At the time the series was created in 2007, the artist, who fled Hungary in 1981, noted: "Through exile, one is gradually attains a state og being for which I have subsequently found the term 'in the orbit of the mind‘. The experience of exile is the space capsule from which I can begin to photograph. What I try to see from this perspective with the camera is a new universe - literally an 'invented' universe, concocted from photograhically found objects. The images show real, familiar objects and scenarios, photographed without special lenses and not digitally processed; but photographed in such a way as to allow for a completely new look at things.

A vibrating layer of zeitgeist wraps around the surface of the earth, like in a beehive before the bees swarm out. This social climate change demands new perspectives: It needs the multiperspectivity of the migrants’ gaze."

noosphere means "sphere of human thought". An "intelligent cover“ around the globe that embraces all mental processes. The term was coined in the 1920s by the theologian Teilhard des Chardin and the biogeochemist Vladimir Wernadski, and revived in the 1980s by media theorists such as Marshall McLuhan. Fodor did not pursue the virtual reality implications of the word, but sought to reinvent the noosphere in artistic terms.

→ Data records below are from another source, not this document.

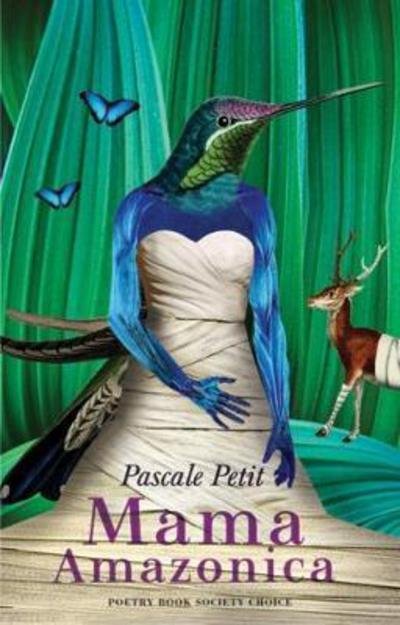 Cover for Pascale Petit · Mama Amazonica (Paperback Book) (2017)
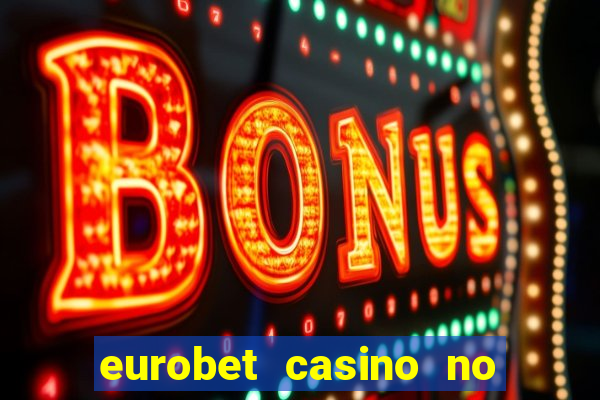 eurobet casino no deposit bonus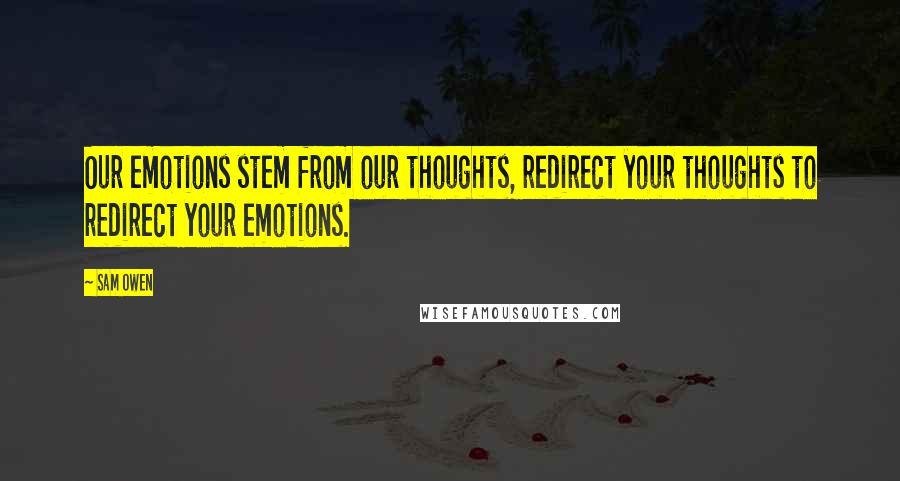 Sam Owen Quotes: Our emotions stem from our thoughts, redirect your thoughts to redirect your emotions.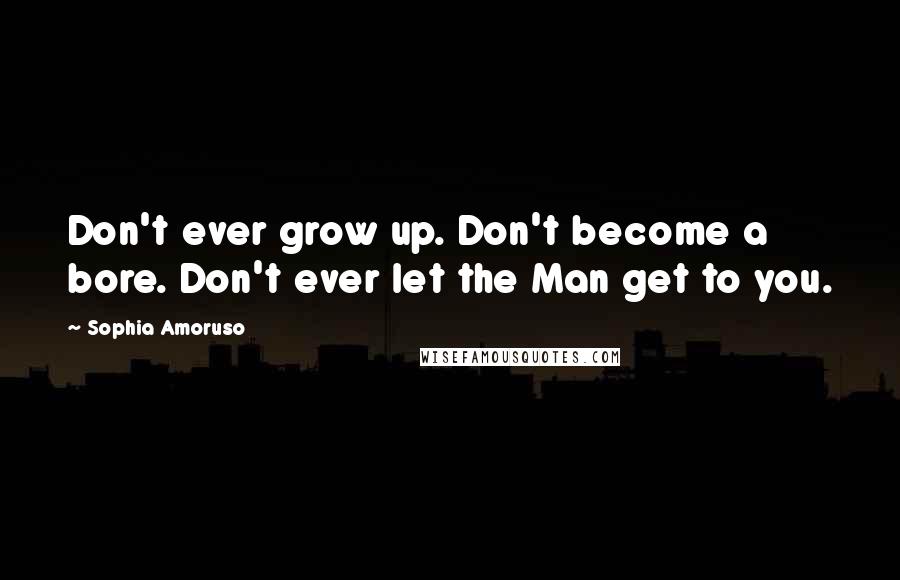 Sophia Amoruso Quotes: Don't ever grow up. Don't become a bore. Don't ever let the Man get to you.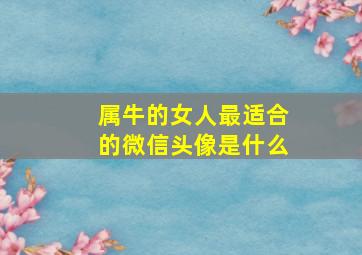 属牛的女人最适合的微信头像是什么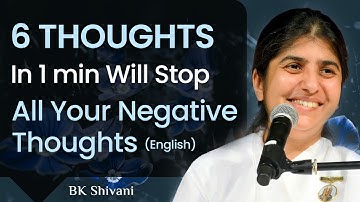 6 Thoughts In 1 min Will Stop All Your Negative Thoughts: Part 2: BK Shivani: English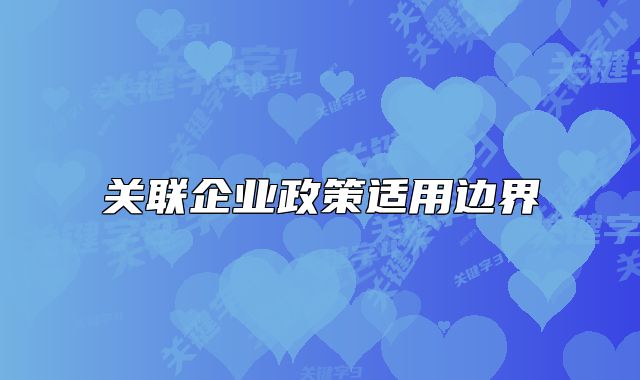 關(guān)聯(lián)企業(yè)政策適用邊界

Exhibited a. o.: Main exhibition steirischer herbst Graz 2008 at Minoriten Galerien

An artist's book on noosphere was published in 2007 with an essay by Marc Gisbourne. Cathrin Pichler was involved into the project as a curator.

 

 Fodor's Wall
Sculpture in public space, 2012 / 2016.
Translucent concrete, photo on glass. 320 x 235 cm (plinth depth: 120 cm). Fodor's Wall is a border wall piece made of fine concrete with light-conducting fibers, so that through the seemingly "normal"
concrete surface one can perceive light and shadow, silhouettes and movement. The work thematizes inclusion and exclusion, protection and confinement. Fodor has direct experience with all of this due to his own biography as a refugee.
Two incompatible images are brought into congruence: The repellent character of a real barrier wall and the attractiveness of the "beautiful" translucent wall that invites a playful interaction (mimes behind the wall, smartphone
photos of the silhouettes, etc.).
Fodor's Wall was created in 2016 in the framework of the school of kyiv department Vienna (curators: Georg Schöllhammer and Hedwig Saxenhuber).
(Temporary sites: 2016 Franz Jonas-Platz Wien 21, 2018/19 Freyung Wien 1. In preparation: sites in Brussels and Berlin).